If I was struggling with the kids, house and cooking, it was really irritating when he swanned in after they were in bed.

So I suppose it depends.

Be reliable about time, and see whether he gets less anxious about it.

Dranktoomuchpepsi · 06/05/2020 09:17

Pickle but he isn't struggling with kids or trying to accomplish house work and cooking dinners etc. I do all the cleaning. Yes he has DS for me sometimes but I'm usually the one with him all the time

It's hard to be reliable with time sometimes. For example, if I went to a shop (with DS even), and then decided that actually I need another shop because I forgot something, he would have the arse

OP posts:
Sparklfairy · 06/05/2020 09:20

You sound like you're a bit of a 'faffer'. I lived with someone like this (without kids). It was always, 'I'm leaving in ten minutes' and hours later still not have appeared. Or they got 'distracted' or 'lost track of time' chatting etc. I found it so, so annoying, but it was my issue. If someone tells me they'll be half an hour, that's what I'll work around. Then they swan in hours later with a shrug and an 'oops!' and I see red, but that's because I'm never late and respect people's time.
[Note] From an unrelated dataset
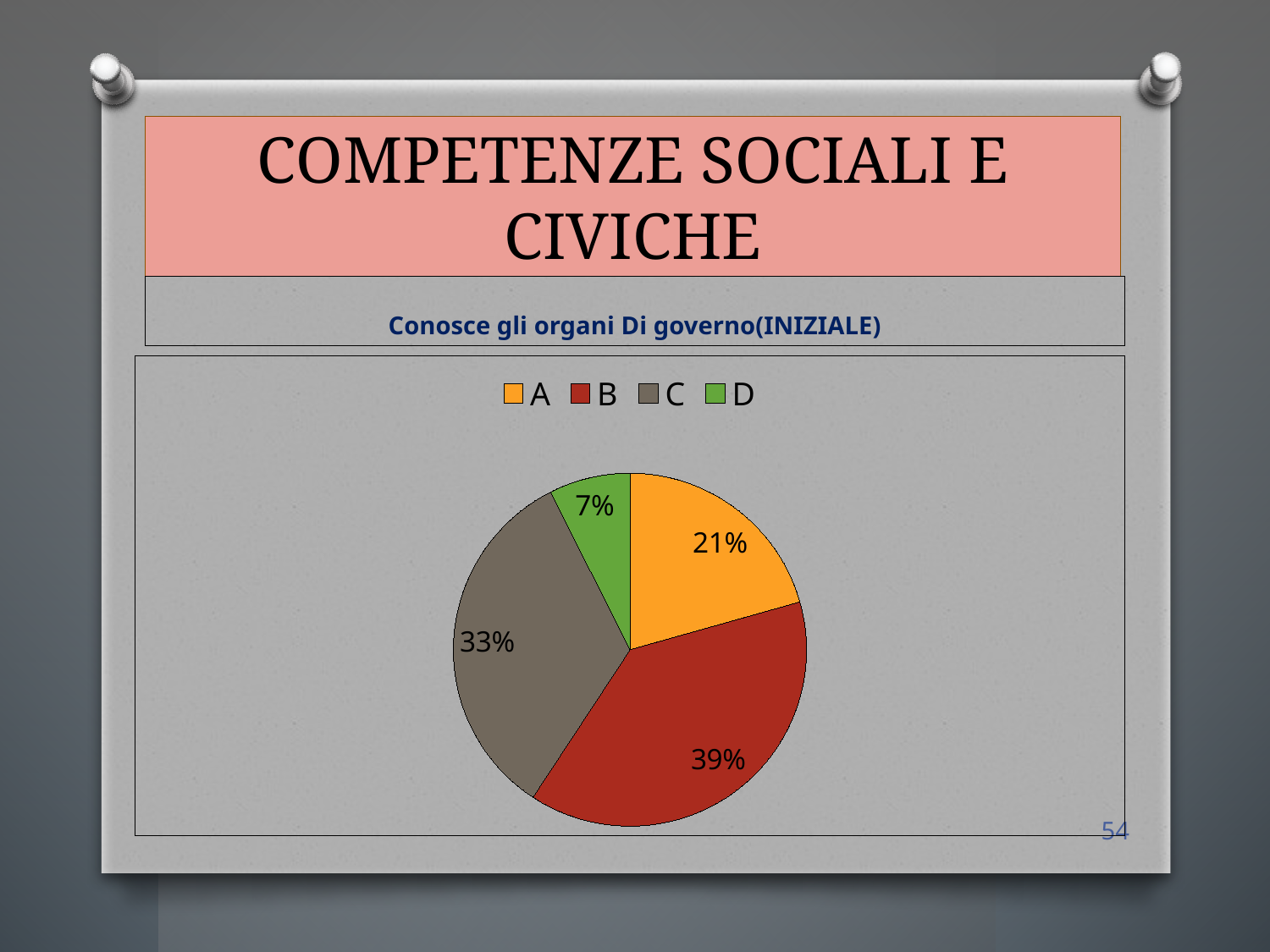
Which category has the largest slice of the pie? B What percentage of the pie does slice D represent? 7% How many entries does the legend list? 4 Which is larger, slice A or slice C? C What percentage of the pie does slice B represent? 39% Which category has the smallest slice of the pie? D What percentage of the pie does slice C represent? 33% What percentage of the pie does slice A represent? 21% What is the difference in percentage points between slice B and slice C? 6 What is the title shown above the pie chart? Conosce gli organi Di governo(INIZIALE) What type of chart is shown on the slide? pie chart How many slices does the pie chart have? 4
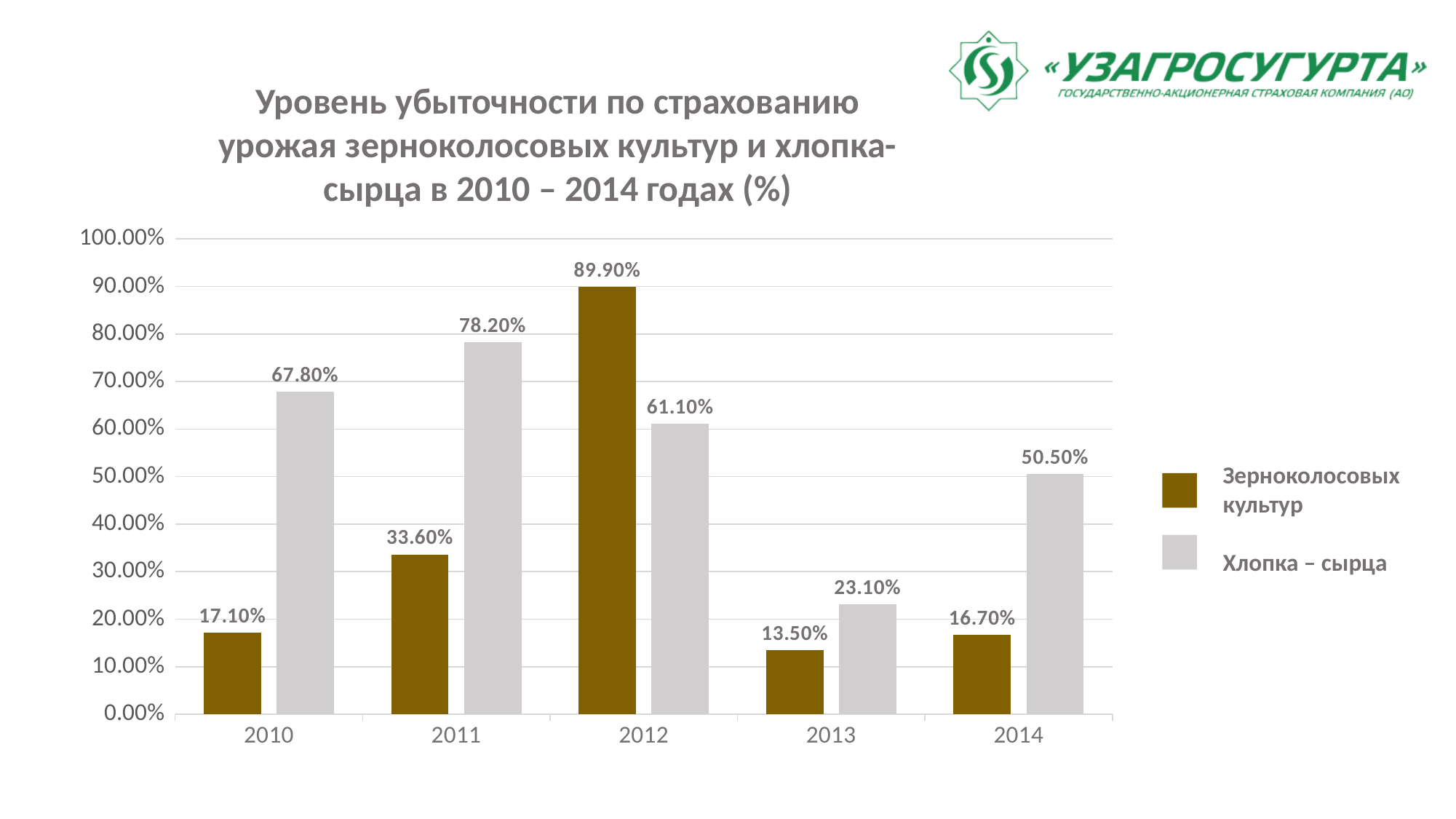
Which series has the larger value in 2012, Зерноколосовых культур or Хлопка – сырца? Зерноколосовых культур What is the value for Хлопка – сырца in 2014? 50.50% What is the difference between the Хлопка – сырца and Зерноколосовых культур values in 2010? 50.70% Which colour represents Хлопка – сырца in the legend? Grey What is the value for Зерноколосовых культур in 2012? 89.90% In which year is the value for Зерноколосовых культур lowest? 2013 What is the value for Зерноколосовых культур in 2013? 13.50% How many series does the legend list? 2 In which year is the value for Хлопка – сырца highest? 2011 What is the value for Хлопка – сырца in 2011? 78.20% How many years are shown on the x axis? 5 What kind of chart is shown on the slide? Bar chart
My stress levels actually raise when I've said I'll be somewhere at x time and I might be late.

However, he doesn't own you or get to control what you do and when. He's being out of line. It's both a control thing and he wants to push any parenting back onto you so he doesn't have to bother.

The solution is don't give him an indication of how long you'll be and ignore any chasing up of when you'll be back. He'll probably sulk but then that's your decision as to whether you can live with that or leave. Ultimately it's down to him to accept you as you are (a faffer who loses track of time Grin ) and not down to you to conform to his controlling rules.